In an appearance on the official Xbox podcast last night, Spencer said that "For Call of Duty players on PlayStation, and in the future on Nintendo, I want you to feel 100% part of the community. I don't want you to feel like there's content you're missing out, there are skins you're missing out, there's timing that you're missing out on. That's not the goal. The goal is 100% parity across all platforms as much as we can for launch and content."
Last week, as the deal closed, Spencer extended an olive branch to PS5 players who might have been affected by the acquisition, telling them, "You are welcome here - and will remain welcome." While Xbox now owns several major series including World of Warcraft, Diablo, and Overwatch, Call of Duty has proved a major sticking point for the merger, and the FPS series is clearly still on Spencer's mind.

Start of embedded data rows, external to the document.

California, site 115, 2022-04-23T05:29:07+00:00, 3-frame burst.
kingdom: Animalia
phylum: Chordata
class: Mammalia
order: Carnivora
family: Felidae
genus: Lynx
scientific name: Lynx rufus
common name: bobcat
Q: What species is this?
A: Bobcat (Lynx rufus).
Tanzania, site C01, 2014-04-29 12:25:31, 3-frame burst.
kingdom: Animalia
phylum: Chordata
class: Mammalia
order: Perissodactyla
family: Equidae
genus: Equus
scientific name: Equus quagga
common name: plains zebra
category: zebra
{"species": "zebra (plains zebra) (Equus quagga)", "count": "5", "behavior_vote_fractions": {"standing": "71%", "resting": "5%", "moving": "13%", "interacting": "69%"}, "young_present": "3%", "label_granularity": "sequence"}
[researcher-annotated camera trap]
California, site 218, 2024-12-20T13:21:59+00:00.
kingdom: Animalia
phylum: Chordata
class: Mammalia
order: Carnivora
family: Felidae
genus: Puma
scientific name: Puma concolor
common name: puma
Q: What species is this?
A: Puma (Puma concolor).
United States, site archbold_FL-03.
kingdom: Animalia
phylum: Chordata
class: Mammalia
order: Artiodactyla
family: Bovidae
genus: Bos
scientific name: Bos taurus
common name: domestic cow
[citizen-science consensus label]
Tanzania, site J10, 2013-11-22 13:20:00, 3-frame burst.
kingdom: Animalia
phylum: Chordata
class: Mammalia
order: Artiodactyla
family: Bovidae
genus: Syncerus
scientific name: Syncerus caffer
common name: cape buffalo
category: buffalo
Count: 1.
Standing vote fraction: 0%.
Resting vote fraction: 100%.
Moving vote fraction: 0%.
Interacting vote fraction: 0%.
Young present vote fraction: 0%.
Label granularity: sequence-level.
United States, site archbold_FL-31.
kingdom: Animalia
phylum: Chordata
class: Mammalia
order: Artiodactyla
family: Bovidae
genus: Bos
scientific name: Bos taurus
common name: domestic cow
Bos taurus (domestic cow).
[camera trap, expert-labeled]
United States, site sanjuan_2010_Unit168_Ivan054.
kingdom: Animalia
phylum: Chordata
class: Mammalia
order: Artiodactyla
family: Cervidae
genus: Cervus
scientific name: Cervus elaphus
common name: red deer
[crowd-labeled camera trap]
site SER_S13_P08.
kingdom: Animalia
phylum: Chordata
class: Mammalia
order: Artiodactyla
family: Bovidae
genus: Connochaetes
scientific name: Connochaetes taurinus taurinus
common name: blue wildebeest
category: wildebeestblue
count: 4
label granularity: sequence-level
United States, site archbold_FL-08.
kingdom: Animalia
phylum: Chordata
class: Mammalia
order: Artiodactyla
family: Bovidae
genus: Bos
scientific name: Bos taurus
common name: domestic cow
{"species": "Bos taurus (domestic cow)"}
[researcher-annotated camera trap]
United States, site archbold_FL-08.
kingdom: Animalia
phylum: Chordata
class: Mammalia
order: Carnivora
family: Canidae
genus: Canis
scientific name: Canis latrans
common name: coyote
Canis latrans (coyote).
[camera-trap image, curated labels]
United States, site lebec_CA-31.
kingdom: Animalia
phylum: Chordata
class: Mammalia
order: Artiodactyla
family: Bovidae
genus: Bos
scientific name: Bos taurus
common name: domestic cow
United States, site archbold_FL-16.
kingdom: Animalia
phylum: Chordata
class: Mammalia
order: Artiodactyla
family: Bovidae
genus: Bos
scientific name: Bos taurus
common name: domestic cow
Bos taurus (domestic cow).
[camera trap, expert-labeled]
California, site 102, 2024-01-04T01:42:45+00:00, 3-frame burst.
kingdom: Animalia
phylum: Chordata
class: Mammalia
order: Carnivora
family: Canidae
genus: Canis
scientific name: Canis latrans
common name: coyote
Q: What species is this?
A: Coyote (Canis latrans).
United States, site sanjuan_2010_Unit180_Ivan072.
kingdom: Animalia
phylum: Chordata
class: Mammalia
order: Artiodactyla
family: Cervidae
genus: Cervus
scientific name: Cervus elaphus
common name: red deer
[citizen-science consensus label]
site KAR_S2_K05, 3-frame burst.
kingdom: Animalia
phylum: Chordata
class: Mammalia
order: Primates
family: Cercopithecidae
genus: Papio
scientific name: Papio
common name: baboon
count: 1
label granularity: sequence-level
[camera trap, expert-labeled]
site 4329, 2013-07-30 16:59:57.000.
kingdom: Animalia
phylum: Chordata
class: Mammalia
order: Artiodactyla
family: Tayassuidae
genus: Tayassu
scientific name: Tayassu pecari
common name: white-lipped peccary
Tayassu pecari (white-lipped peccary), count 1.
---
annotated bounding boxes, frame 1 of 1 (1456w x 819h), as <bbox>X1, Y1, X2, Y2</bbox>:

With the caveat that not every platform will be able to compete in terms of performance, Spencer claims that "there's nothing else" that will change between versions of Call of Duty on different consoles, and that "we have no goal of somehow trying to use Call of Duty to get you to buy an Xbox console."
Spencer references the years during which Sony and Activision partnered to provide exclusive Call of Duty modes to PlayStation players, even noting that the ongoing Modern Warfare 3 open beta was not initially available on Xbox; "we've been on the other side of some of those times [...] I don't think that helps the game, and so it's the focus, if you're a PlayStation player, Nintendo player, PC player, or an Xbox console player, I want you to feel 100% part of the Call of Duty nation."
The phrase 'Call of Duty nation' aside, that sentiment from Spencer will be intended to reassure players worried that the series would suffer on Sony consoles under Microsoft's ownership. Back in March of this year, in an attempt to hinder the deal, PlayStation claimed that it was worried Microsoft would sabotage Call of Duty on its consoles, but Spencer's suggesting here that he doesn't see the value in any kind of diminished experience - it sounds like even beta access will have full parity, which is a long shot from development sabotage.
Now that the deal has gone through, Call of Duty will remain on PlayStation for at least 10 years. That's a long time in game development, so there's no telling what will happen in 2033, but Microsoft has previously suggested that it would be happy to extend that agreement.
Elsewhere on the podcast, Spencer told Game Pass users not to expect Activision-Blizzard games on the platform until next year.